I swallowed the tears down. “Please don’t go. Not if you don’t have to, I mean. I’m not used to eating alone. Won’t you share this with me?”

He said he’d eaten already, but I wasn’t certain he was telling the truth. I told him I wouldn’t be able to manage the whole loaf before it went stale. When I said that, he cut himself a slice and spread it with a dollop of honey. For a while we both ate in silence.

“No second thoughts,” he said between mouthfuls, “about going back to the convent?”

“No.”

“I thought perhaps you’d change your mind—that you were too traumatized yesterday to think straight.”

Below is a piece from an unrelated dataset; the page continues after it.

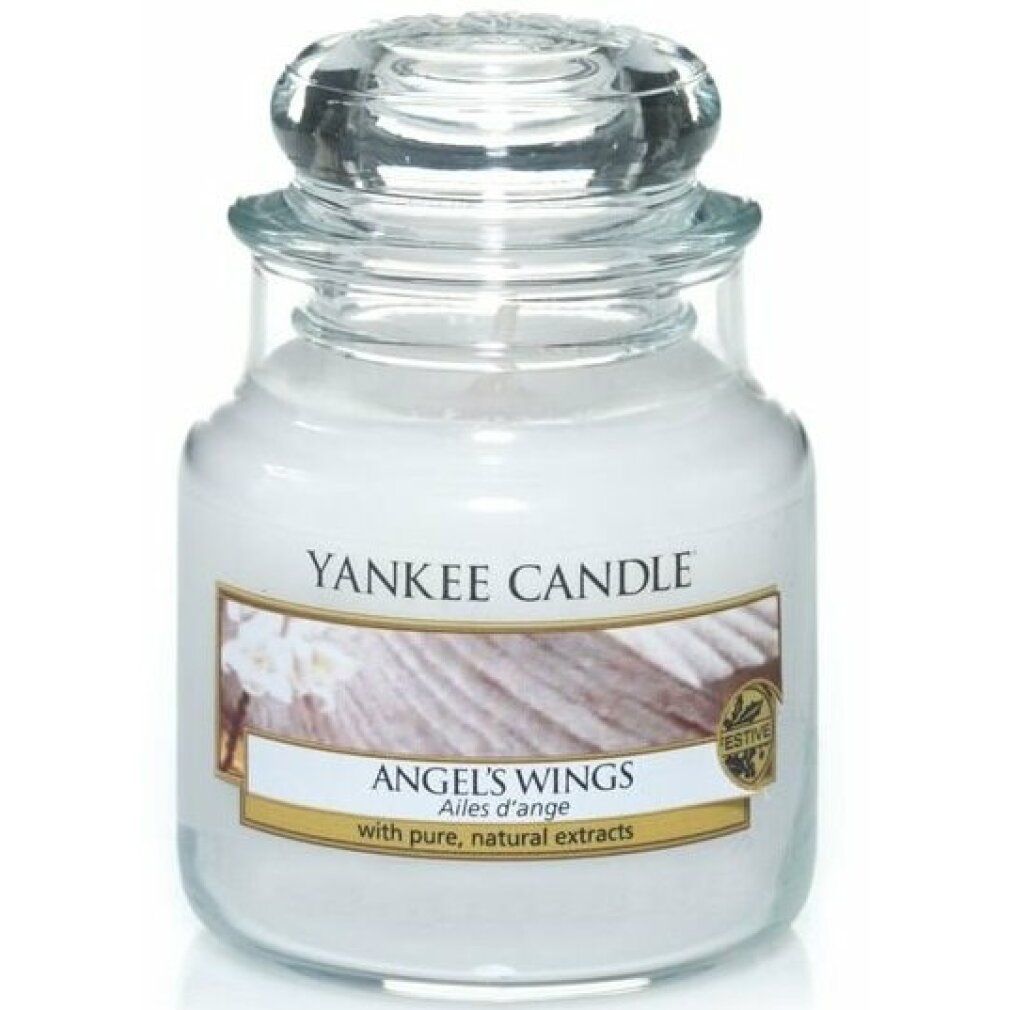 Glasbehälter mit weißer Kerze und Deckel. Aufschrift: Yankee Candle, Angel's Wings. Mit Zertifizierung.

I shook my head, staring at the flames burning blue and gold behind the soot-smeared glass in the door of the stove. The memories of those terrifying hours in the English Channel seared my brain, too harrowing to put into words. I could still hear the faint, forlorn cries of those who, like me, were clinging to broken hunks of wreckage, fighting for life. A child calling for its mother, the voice growing fainter as I kicked out, powerless against the swell, unable to reach it. And when all human sounds had faded away, and I was utterly alone in the icy water, my mind began to play tricks. I thought I heard another voice, somewhere above my head, telling me I’d been saved because I had work to do. Was it delirium? Or an angel? If I tried to explain it to Jack, he’d probably think I was unhinged.